Essa transferência por si conterá o aumento na demanda global. Assim, também, se comportarão as crises financeiras nos EUA e nos países de altas rendas e o colapso intimamente relacionado de várias enormes bolhas de preços de moradias. Nos países de alta renda, o crescimento projetado pela OCDE deverá se desacelerar para pouco abaixo da tendência neste ano e no próximo. Como seria de se esperar, a maior queda está nos EUA, onde este ano o PIB deverá crescer 1,2%, cuja quase totalidade deverá vir da contribuição do aumento nas exportações. De locomotiva de crescimento, os EUA se transformaram em dependentes do crescimento em outros lugares.

Mesmo assim, será que essa queda na taxa de crescimento dos países de alta renda conseguirá resfriar, de forma suficiente, uma economia mundial superaquecida? Talvez não.
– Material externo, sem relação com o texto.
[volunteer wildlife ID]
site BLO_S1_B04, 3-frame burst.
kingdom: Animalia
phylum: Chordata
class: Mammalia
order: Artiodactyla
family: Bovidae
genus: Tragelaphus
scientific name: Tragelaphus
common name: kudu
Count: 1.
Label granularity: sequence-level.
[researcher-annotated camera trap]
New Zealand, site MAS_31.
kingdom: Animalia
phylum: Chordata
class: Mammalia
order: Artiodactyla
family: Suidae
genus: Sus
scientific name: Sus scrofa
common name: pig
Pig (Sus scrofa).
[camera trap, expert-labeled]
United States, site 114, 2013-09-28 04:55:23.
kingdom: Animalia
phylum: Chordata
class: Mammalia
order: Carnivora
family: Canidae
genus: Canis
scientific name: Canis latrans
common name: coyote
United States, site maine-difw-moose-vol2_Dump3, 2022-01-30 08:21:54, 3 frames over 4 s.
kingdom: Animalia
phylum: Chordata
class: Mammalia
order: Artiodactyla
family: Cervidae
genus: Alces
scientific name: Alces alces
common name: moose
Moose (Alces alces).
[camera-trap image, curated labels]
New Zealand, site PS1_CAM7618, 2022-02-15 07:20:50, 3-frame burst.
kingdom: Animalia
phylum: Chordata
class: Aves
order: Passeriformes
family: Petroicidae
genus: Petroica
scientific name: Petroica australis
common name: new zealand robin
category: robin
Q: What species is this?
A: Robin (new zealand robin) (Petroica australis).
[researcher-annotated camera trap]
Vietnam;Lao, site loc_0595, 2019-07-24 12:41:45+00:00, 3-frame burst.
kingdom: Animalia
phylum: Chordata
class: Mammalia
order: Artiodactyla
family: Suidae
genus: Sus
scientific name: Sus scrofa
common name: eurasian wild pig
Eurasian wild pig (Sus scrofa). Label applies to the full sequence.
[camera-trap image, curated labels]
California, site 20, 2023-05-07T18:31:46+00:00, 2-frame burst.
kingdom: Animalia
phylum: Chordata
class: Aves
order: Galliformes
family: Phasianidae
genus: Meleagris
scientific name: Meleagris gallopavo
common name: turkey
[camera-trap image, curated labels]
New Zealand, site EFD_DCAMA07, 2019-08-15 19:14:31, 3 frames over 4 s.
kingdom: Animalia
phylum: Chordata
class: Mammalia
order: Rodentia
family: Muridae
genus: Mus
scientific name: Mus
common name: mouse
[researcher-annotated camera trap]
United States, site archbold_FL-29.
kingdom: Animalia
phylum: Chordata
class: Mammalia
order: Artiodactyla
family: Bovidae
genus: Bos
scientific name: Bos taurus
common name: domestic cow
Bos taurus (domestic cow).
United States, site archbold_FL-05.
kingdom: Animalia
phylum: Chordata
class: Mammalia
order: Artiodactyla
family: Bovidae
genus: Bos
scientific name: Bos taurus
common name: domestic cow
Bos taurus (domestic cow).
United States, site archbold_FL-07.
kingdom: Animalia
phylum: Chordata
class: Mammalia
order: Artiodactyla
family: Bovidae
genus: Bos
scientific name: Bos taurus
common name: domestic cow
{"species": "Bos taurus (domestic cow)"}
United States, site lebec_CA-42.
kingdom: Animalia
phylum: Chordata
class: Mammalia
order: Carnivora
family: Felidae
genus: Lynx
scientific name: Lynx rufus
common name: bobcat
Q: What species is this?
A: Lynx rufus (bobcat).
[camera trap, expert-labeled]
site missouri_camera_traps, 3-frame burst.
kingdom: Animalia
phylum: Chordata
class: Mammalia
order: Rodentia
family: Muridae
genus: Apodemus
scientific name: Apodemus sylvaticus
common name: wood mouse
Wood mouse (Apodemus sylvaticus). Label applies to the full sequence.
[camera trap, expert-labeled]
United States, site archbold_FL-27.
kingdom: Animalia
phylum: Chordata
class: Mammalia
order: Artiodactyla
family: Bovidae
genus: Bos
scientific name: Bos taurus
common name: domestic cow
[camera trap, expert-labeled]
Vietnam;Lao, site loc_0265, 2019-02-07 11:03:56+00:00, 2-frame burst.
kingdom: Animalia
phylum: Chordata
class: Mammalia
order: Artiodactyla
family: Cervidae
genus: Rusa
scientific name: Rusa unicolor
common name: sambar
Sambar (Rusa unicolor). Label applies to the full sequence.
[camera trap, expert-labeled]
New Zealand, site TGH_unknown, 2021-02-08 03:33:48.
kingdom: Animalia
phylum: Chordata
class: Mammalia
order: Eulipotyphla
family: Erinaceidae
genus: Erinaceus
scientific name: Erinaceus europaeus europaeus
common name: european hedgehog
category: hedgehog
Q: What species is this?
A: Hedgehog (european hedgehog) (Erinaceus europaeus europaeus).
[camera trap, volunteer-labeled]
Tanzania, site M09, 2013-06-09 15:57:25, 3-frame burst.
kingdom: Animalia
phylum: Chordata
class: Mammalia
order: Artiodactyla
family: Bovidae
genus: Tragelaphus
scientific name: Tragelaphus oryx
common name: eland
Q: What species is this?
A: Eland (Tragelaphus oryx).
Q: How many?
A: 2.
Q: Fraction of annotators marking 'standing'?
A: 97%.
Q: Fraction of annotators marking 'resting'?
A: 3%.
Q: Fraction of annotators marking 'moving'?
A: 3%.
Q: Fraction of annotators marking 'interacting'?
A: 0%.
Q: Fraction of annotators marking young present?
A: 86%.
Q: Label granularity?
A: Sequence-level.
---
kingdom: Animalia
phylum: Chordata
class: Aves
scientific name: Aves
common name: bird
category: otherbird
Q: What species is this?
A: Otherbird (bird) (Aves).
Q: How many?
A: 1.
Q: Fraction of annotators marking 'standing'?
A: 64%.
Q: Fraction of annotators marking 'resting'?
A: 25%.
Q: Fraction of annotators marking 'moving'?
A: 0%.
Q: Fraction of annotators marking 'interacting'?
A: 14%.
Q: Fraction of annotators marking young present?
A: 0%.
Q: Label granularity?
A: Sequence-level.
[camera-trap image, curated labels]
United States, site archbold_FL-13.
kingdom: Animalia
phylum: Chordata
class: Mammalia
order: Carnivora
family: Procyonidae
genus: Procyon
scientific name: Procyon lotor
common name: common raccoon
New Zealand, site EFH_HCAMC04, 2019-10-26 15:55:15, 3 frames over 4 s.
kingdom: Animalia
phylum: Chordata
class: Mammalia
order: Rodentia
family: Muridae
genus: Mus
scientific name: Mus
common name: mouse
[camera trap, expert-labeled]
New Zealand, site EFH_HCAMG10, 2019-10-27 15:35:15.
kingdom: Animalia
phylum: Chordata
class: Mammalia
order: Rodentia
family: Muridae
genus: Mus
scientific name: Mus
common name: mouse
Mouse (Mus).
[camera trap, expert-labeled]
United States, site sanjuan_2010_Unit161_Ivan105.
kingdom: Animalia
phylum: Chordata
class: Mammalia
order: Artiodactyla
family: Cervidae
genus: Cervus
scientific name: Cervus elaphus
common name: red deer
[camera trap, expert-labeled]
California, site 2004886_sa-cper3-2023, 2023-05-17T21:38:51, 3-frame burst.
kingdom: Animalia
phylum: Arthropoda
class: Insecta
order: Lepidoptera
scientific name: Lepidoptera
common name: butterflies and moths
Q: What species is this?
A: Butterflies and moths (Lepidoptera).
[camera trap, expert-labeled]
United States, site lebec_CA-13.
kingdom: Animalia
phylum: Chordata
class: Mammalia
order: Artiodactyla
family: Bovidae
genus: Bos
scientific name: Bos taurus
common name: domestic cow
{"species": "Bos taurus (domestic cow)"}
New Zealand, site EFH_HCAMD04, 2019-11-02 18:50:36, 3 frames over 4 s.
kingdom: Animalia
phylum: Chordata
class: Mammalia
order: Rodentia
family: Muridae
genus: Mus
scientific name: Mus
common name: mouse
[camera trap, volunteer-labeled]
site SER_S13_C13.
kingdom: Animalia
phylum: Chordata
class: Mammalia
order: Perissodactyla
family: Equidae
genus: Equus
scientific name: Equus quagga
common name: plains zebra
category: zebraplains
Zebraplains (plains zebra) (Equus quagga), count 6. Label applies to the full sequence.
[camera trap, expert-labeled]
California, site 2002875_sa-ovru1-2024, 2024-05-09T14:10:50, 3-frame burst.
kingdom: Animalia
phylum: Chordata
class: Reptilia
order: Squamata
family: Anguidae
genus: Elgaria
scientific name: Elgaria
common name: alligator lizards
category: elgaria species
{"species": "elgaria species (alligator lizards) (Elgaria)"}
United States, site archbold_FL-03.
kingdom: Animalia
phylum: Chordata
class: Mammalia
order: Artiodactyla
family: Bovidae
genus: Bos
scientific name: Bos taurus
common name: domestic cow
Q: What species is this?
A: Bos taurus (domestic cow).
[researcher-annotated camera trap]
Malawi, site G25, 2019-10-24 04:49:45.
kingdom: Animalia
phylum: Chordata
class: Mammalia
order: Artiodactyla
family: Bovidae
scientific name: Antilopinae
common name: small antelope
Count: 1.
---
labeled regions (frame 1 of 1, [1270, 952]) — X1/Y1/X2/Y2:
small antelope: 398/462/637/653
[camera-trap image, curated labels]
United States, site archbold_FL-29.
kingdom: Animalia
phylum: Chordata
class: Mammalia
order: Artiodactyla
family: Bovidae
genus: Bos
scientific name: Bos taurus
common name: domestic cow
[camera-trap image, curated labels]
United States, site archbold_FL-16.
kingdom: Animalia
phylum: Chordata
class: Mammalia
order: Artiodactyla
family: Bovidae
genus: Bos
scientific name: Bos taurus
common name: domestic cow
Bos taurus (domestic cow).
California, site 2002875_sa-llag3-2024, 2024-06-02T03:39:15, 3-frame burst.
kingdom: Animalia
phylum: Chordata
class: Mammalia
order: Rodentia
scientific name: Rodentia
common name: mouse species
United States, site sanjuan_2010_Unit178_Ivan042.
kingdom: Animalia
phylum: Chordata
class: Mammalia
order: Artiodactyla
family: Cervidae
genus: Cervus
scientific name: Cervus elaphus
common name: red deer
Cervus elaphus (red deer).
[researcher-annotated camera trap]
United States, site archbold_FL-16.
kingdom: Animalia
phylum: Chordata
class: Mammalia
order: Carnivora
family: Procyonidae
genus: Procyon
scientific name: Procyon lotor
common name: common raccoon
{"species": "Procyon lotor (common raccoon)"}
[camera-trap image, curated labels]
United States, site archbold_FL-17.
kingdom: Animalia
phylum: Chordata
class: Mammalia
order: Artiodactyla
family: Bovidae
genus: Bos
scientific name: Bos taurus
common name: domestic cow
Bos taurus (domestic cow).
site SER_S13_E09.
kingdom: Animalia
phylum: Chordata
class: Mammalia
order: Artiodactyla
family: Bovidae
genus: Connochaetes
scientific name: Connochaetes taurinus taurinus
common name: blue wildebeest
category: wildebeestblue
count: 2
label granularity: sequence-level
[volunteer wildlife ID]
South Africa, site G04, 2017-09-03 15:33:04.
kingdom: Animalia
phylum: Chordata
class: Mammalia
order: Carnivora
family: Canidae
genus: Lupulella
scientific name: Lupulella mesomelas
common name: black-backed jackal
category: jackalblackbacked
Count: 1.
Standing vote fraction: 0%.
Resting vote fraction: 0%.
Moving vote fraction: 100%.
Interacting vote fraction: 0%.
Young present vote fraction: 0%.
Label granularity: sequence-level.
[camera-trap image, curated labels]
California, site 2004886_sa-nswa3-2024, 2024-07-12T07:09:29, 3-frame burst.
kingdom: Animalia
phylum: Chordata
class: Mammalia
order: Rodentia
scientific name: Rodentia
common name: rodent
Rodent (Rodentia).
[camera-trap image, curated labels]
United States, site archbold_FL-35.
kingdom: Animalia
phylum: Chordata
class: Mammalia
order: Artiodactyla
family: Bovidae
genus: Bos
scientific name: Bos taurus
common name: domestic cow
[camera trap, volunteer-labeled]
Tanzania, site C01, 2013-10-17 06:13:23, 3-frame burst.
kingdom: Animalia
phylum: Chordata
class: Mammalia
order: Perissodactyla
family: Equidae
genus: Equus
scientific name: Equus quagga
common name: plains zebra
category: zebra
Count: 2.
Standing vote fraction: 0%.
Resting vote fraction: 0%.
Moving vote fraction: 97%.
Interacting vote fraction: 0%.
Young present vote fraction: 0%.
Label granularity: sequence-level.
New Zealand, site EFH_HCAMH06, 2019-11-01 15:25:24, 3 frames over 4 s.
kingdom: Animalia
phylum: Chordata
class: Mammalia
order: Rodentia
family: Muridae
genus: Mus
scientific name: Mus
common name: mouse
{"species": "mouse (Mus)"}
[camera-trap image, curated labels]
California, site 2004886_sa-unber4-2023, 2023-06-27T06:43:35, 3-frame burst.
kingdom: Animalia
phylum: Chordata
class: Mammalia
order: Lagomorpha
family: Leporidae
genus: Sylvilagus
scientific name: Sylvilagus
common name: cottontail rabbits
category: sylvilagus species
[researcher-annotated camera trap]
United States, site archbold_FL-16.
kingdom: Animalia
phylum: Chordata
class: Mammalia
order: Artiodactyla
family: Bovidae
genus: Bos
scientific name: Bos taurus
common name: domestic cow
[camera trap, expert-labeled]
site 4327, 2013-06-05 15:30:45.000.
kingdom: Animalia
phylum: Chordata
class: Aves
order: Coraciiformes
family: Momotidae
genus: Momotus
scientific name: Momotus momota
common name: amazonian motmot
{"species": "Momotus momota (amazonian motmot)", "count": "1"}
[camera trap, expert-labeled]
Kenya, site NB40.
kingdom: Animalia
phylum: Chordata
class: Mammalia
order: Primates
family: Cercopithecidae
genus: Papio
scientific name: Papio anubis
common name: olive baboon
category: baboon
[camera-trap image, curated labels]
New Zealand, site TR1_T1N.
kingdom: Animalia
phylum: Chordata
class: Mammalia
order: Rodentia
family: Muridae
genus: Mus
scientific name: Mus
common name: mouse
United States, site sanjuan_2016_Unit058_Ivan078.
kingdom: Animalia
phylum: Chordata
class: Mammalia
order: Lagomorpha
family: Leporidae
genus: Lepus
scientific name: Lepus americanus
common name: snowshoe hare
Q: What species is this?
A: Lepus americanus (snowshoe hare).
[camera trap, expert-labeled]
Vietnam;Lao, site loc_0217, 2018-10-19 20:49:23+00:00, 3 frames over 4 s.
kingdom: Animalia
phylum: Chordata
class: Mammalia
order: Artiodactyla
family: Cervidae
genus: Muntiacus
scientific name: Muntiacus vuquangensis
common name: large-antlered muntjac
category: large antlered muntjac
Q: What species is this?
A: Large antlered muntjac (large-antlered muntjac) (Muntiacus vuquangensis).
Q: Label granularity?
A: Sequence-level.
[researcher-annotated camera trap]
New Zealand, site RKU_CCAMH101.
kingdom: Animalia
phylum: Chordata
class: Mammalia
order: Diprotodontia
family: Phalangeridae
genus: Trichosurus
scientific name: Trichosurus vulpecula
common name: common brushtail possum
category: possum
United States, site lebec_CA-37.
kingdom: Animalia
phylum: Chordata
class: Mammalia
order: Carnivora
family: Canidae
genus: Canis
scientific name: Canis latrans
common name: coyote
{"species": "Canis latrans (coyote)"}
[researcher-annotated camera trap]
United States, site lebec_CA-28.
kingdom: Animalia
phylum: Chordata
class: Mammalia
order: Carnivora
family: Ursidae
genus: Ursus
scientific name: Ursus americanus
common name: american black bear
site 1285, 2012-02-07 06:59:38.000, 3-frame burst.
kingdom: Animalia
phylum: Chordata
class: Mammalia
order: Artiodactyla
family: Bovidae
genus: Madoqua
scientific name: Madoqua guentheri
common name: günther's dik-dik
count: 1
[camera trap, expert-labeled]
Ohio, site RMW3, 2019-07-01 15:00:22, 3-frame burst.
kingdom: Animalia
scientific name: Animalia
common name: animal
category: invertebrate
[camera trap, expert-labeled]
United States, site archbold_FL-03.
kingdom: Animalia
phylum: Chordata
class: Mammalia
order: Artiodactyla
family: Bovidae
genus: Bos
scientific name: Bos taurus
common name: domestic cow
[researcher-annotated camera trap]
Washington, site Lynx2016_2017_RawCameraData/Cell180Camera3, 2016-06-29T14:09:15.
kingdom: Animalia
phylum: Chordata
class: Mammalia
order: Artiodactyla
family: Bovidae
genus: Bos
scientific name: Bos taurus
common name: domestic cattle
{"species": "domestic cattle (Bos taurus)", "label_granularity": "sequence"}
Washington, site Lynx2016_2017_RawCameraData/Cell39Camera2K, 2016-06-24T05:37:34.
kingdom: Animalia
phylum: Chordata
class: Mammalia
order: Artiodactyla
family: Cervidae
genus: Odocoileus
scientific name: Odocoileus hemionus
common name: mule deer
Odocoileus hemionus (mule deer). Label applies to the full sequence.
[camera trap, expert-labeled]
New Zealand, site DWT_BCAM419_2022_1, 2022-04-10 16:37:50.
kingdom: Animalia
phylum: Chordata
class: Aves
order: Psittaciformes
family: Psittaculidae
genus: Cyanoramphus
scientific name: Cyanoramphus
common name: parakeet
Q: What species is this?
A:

A OCDE estima uma queda no crescimento fora do âmbito da OCDE, mas a níveis ainda acima do potencial (de difícil mensuração) . O relatório sobre as "Finanças do Desenvolvimento Global de 2008" do Bird espera queda pronunciada no crescimento dos países desenvolvidos, embora ainda a níveis elevados, de 7,8% em 2007 para 6,5% neste ano; e para 6,4% em 2009. A expansão chinesa deverá desacelerar-se, de 11,9% em 2007 para 9,4% em 2008 , bem como o da Índia, de 8,7% para 7%.

Apesar disso, conforme argumentei semana passada, a política monetária global é provavelmente frouxa demais, a despeito do impacto adverso da crise do crédito sobre os países de alta renda. Em muitos países emergentes o crescimento está aumentando velozmente e a inflação, subindo com vigor. Se, como parece, a economia mundial não conseguir crescer no ritmo que as pessoas esperavam há apenas um ou dois anos, as economias emergentes precisam fazer parte do ajuste. Isso ficará ainda mais evidente no momento em que, por fim, as economias dos países de alta renda se recuperarem plenamente.

Diante deste pano de fundo problemático, quais são as respostas corretas e como devem ser distribuídas ao redor do globo? Elas precisam ser separadas no curto prazo e no prazo mais longo.

No curto prazo, a maior exigência de política monetária é um endurecimento nas economias emergentes que, em sua maioria, hoje pratica taxas de juros reais fortemente negativas. Uma precondição para esse tipo de endurecimento é um relaxamento do sistema de metas de taxas de câmbio. O aperto monetário é menos evidentemente necessário nos países de alta renda, embora o Fed (o BC dos EUA) possa ter cortado os juros em demasia.

É igualmente importante permitir que os saltos nos preços da energia sejam repassados, forçando os ajustes necessários no uso da energia.

Os beneficiários dos subsídios oferecidos por muitos emergentes estão predominantemente nos grupos de renda mais alta. Na Índia, o custo dos subsídios ao combustível são quase tão vastos quanto os gastos públicos com Educação: isso é escandaloso. Não menos importante é o abandono da idéia tola de que os saltos nos preços do petróleo ou dos alimentos sejam resultado de uma "especulação" perniciosa - uma fantasia promovida por populistas perigosos por todo o mundo.

Por fim, é essencial que os países ricos protejam as populações e países mais pobres contra esses choques. O objetivo deve ser reduzir o sofrimento e financiar o ajuste necessário, mas não evitá-lo.

No horizonte médio e mais distante, a maior prioridade é livrar as restrições da energia sobre o crescimento. Isso significa maior investimento público e privado em pesquisa energética, especialmente em fontes renováveis. O desafio é imenso, mas deve ser enfrentado.

Os choques são enormes. O mais importante, porém, é o alto preço da energia. A crise financeira foi uma estupidez evitável. Os preços ascendentes da energia são uma amarga realidade. O mundo precisa se adequar a essa nova ameaça desagradável. Em condições ideais, os países deveriam agir em conjunto. Quer atuem em conjunto ou não, porém, eles precisam agir. Caso contrário, um perigo maior - até uma nociva dose de estagflação - pode estar se avizinhando.